*Text extract:*

King County is growing at an alarming rate. That was the overwhelming sentiment expressed by the mayors of Snoqualmie, North Bend, Carnation and Duvall at the round-table discussion during the Metropolitan King County Council meeting Sept. 25.

Snoqualmie Mayor Matt Larson said the population of Snoqualmie - at about 1,600 in 1998 - has quintupled to over 8,000 in 2006 and will grow to 10,000 in the next few years. As a result, a large urban island has been dropped in the middle of a rural area, creating a split personality in Snoqualmie; one-half urban mindset and the other half rural, he said.

"Growth is going to come ... we have to manage it," Larson said. "If you don't have connectivity within neighborhoods ... all of the traffic ... must come out to main arterial roads to get from point A to point B. That puts tremendous demand on the main artery."

Residents must recognize that in the future, urban growth areas will be adjusted, Larson said. Although many oppose connecting Snoqualmie Ridge with rural areas like Lake Alice Road, that sentiment may change with the natural interaction between urban and rural citizens, Larson said.

Right now, there are no connecting roads between downtown and Snoqualmie Ridge because the city didn't anticipate reserving corridors, Larson said.

"If we don't plan for connections and have walls within cities, we'll have buffers and boundaries and walls chopping up the city," Larson said. He said land must be reserved to connect future development in a way that allows a natural traffic flow.

North Bend is also planning for anticipated growth.

Ken Hearing, mayor of North Bend, discussed downtown revitalization in the historic part of his city. North Bend spent $5 million to restore eight significant buildings so far, with assistance from the county.

Hearing also asked for the county's support with annexing North Bend's urban growth area, stating that the county has helped other communities annex property that the county has wanted annexed. He said the city has been trying to work with the executive's office to get money.

Hearing also referred to Tollgate Farm, an open space that was supposed to be developed in the late 1990s to early 2000s. It's jointly owned by the city of North Bend and the county. However, North Bend wants either full ownership or for the county to take it back, he said. The city hoped for active recreation and has worked toward that goal - contractors were hired to restore the buffers - but with no active recreation, the restoration will be for naught, Hearing said.

"I ask you to support me in either giving it to North Bend or taking it back for yourselves," Hearing said.

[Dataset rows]
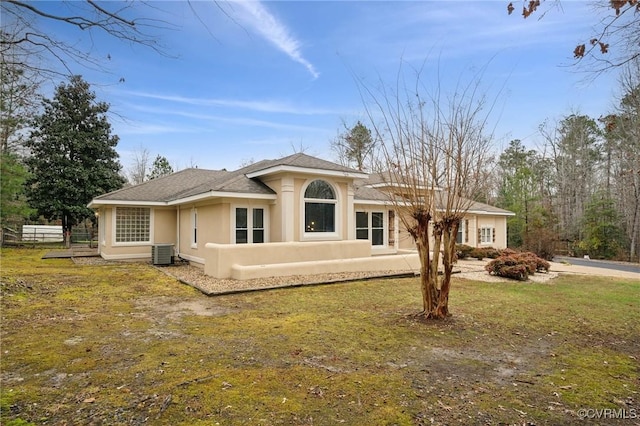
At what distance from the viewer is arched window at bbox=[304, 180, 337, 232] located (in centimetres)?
1379

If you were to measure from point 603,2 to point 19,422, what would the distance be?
6.79 m

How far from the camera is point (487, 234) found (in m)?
24.5

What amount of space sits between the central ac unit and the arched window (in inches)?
253

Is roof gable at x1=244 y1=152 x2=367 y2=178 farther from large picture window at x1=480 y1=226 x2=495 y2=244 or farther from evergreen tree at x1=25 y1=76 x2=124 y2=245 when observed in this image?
evergreen tree at x1=25 y1=76 x2=124 y2=245

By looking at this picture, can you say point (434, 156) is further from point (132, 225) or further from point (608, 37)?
point (132, 225)

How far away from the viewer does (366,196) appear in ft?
57.8

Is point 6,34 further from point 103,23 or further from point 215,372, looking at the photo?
point 215,372

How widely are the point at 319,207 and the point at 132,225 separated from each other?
9.44 m

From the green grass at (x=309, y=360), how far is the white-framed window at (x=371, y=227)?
8.85m

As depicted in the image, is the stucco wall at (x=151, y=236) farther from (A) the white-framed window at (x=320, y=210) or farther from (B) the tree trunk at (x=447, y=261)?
(B) the tree trunk at (x=447, y=261)

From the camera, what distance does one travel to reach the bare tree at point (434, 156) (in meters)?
6.29

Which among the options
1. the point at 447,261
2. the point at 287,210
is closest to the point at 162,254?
the point at 287,210

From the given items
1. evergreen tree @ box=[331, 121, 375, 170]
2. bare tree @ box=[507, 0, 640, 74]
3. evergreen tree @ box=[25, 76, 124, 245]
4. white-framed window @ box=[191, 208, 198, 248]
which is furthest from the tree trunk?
evergreen tree @ box=[331, 121, 375, 170]

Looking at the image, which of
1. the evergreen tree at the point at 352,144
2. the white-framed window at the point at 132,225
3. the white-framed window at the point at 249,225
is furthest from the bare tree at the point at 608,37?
the evergreen tree at the point at 352,144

*Stated problem A:* According to the article on King County growth, how much money has North Bend spent so far on restoring buildings in its historic downtown?
*Stated problem B:* Name every city whose mayor took part in the round-table discussion described in the article on King County growth.
*Stated problem C:*
Decide whether each statement agrees with the article on King County growth. Answer yes or no, and quote the words that settle it.
(i) Snoqualmie had a population of about 1,600 in 1998.
(ii) The county is the sole owner of Tollgate Farm.
(iii) Roads currently connect downtown Snoqualmie with Snoqualmie Ridge.
These records come from a separate source.

*Full output A:* North Bend has spent $5 million so far to restore eight significant buildings.

*Full output B:* Snoqualmie, North Bend, Carnation, Duvall

*Full output C:*
(i) Yes: "at about 1,600 in 1998"
(ii) No: "It's jointly owned by the city of North Bend and the county."
(iii) No: "Right now, there are no connecting roads between downtown and Snoqualmie Ridge"